Dataset entries

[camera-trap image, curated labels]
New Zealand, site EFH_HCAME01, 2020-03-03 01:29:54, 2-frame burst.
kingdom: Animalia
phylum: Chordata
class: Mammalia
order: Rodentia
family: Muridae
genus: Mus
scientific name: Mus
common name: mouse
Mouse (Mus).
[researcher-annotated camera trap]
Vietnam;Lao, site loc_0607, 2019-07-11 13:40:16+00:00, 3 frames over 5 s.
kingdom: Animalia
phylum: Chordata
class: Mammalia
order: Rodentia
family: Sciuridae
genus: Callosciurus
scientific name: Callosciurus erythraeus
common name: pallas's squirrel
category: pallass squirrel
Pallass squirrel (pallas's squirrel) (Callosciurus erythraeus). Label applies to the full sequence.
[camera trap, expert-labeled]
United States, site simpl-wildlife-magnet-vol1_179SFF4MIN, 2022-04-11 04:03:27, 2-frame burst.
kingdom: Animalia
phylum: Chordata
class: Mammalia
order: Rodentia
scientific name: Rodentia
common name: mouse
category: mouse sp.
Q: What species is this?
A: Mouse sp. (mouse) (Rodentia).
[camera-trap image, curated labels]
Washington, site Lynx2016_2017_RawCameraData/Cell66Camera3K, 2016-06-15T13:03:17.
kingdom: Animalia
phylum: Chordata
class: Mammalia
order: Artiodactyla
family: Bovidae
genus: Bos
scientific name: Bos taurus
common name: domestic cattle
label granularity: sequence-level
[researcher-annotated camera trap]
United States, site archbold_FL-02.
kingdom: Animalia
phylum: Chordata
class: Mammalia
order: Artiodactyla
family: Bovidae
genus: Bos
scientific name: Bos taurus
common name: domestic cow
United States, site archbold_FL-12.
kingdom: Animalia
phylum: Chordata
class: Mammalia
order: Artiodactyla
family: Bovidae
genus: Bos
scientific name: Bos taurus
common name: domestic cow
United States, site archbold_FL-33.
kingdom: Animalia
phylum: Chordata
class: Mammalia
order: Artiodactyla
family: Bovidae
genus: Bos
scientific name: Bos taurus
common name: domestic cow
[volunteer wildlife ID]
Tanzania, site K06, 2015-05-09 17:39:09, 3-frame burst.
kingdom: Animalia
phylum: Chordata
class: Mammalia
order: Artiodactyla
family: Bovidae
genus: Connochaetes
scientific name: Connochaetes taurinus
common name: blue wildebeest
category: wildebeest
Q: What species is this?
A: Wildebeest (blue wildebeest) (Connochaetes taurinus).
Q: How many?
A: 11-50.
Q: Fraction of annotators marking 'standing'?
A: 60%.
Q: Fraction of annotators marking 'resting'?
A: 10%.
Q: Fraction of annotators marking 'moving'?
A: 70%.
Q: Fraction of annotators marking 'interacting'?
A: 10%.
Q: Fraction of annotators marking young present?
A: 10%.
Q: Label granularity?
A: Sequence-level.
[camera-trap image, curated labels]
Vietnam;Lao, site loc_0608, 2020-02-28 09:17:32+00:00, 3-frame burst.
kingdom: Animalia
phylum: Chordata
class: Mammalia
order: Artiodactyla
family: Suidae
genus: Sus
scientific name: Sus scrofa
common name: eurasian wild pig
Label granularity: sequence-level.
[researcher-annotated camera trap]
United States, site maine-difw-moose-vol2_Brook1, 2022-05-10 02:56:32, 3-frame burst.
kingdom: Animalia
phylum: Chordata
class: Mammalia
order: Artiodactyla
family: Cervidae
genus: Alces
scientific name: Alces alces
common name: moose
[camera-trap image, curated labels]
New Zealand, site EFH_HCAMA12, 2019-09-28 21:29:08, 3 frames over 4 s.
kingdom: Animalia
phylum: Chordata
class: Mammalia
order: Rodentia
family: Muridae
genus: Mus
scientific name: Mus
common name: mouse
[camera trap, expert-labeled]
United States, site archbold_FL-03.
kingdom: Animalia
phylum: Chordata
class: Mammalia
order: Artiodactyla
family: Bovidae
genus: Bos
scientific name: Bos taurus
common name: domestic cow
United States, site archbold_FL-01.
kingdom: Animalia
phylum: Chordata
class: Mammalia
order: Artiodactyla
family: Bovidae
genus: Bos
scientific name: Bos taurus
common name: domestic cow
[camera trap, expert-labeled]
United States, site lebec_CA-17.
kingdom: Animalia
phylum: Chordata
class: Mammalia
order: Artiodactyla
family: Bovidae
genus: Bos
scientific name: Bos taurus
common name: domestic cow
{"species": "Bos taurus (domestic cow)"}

• _ASSIGNMENT_: Copy all lines from the data above that contain the word "frames".

• _RESPONSE AREA_:
Vietnam;Lao, site loc_0607, 2019-07-11 13:40:16+00:00, 3 frames over 5 s.
New Zealand, site EFH_HCAMA12, 2019-09-28 21:29:08, 3 frames over 4 s.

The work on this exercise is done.